• Stated problem A:
Answer these questions about the patent extract on SAN SCSI driver operations:
(i) In step 510, what does SAN SCSI driver 440 receive, and from which component?
(ii) In step 520, what is the SCSI target information transformed into?
(iii) Which two commands are named as examples of locally completed commands?
• Stated problem B:
In one to three sentences, explain why SAN SCSI driver 440 produces a response in step 530 without using storage server 240, according to the patent extract on SAN SCSI driver operations.
• Stated problem C:
Extend the patent extract on SAN SCSI driver operations, starting after its final sentence, "Step 595 then returns to operating system 420."

FIGS. 5 and 6 are flowcharts that illustrate a preferred embodiment of the present invention client and storage server operations. FIG. 5 describes the client's operations with respect to how the configuration of FIG. 4, which includes SCSI device driver 435 a and SAN SCSI driver 440, would operate. (IDE requests could also be made using an IDE device driver and a SAN IDE driver.) In step 510, a SCSI request block (SRB) is received by SAN SCSI driver 440 from SCSI device driver 435 a. In step 515, SAN SCSI driver 440 extracts the SCSI storage-related command from the SRB. In step 520, SAN SCSI driver 440 retrieves from the SRB SCSI target information (SCSI ID/LUN) and transforms it into a virtual device identifier. In step 525, SAN SCSI driver 440 analyzes the SCSI storage-related command to determine if it is to be completed locally or remotely. A locally-completed command include a command such as an “Inquiry” or “Report LUN” command, using SCSI commands as an example. If the storage-related command is to be completed locally, in step 530 SAN SCSI driver 440 produces an appropriate response to the SCSI storage-related command, without use of storage server 240. Step 595 then returns to operating system 420.

• Extracted material:
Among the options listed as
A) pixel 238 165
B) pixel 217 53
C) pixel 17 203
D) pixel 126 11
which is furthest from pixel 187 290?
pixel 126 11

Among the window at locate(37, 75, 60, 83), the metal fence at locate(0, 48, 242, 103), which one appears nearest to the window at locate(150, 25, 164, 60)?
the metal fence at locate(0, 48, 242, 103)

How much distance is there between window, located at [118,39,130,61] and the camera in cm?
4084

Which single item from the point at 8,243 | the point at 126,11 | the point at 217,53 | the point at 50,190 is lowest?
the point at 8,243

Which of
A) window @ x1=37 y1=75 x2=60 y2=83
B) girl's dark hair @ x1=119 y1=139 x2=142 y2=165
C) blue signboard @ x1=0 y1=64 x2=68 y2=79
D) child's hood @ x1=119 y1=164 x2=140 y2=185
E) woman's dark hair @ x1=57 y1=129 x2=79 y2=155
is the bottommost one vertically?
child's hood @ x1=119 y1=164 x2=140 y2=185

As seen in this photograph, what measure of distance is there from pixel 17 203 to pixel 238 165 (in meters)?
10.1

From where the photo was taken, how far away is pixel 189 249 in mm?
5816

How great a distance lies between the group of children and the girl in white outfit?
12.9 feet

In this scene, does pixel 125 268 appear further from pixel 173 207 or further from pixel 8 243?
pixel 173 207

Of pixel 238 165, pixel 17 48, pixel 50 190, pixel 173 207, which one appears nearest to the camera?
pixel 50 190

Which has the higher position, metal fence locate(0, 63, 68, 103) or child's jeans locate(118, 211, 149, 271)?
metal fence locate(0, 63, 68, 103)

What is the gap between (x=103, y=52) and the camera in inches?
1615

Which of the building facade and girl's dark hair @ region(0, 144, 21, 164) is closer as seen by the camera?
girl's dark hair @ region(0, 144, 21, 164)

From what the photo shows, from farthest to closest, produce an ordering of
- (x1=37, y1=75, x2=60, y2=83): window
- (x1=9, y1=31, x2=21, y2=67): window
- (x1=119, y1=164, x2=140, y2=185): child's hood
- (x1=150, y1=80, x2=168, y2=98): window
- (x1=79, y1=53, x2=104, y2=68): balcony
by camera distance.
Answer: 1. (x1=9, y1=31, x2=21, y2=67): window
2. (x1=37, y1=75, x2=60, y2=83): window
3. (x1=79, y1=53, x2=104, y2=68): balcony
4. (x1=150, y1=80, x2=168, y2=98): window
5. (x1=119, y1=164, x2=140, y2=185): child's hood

• Response A:
(i) A SCSI request block (SRB), from SCSI device driver 435 a.
(ii) A virtual device identifier.
(iii) "Inquiry" and "Report LUN".

• Response B:
In step 525, the driver analyzes the SCSI storage-related command to determine whether it should be completed locally or remotely. When the command is to be completed locally, as with an "Inquiry" or "Report LUN" command, the driver itself produces the appropriate response in step 530, so storage server 240 is not needed.

• Response C:
 If the storage-related command is to be completed remotely, SAN SCSI driver 440 converts the storage-related command into a generic storage-related request, as follows. Step 535 converts the storage-related command, in this case a SCSI command, to a generic storage-related command. Step 540 asks whether the generic command is a “Read” or “Write”-type (i.e., device) command. If so, step 545 retrieves the sector address and sector count from the SRB to prepare for transmission to storage server 240 via an RPC. If the generic storage-related command is not a Read or Write-type command, or once the sector address and count are retrieved, step 550 converts the generic storage-related command to a generic storage-related request by putting the virtual device identifier together with the generic storage-related command. Generic non-Read/Write commands might include “Ready,” “Identify,” and “Capacity,” which, if ultimately executed on a SCSI device, might translate as SCSI storage-related commands to “Test Unit Ready,” “Get Device Information,” and “Get Capacity,” or, in some cases, may result in the execution of multiple SCSI commands on the SCSI device. A generic storage-related request is used because the present invention is designed to support device protocols other than just SCSI (e.g., IDE, FC, ESCON). A generic storage-related request derived from a device protocol other than SCSI is generated in a manner analogous to that illustrated in FIG. 5, and the resulting request generated in step 550 would have the same format regardless of the initial protocol used.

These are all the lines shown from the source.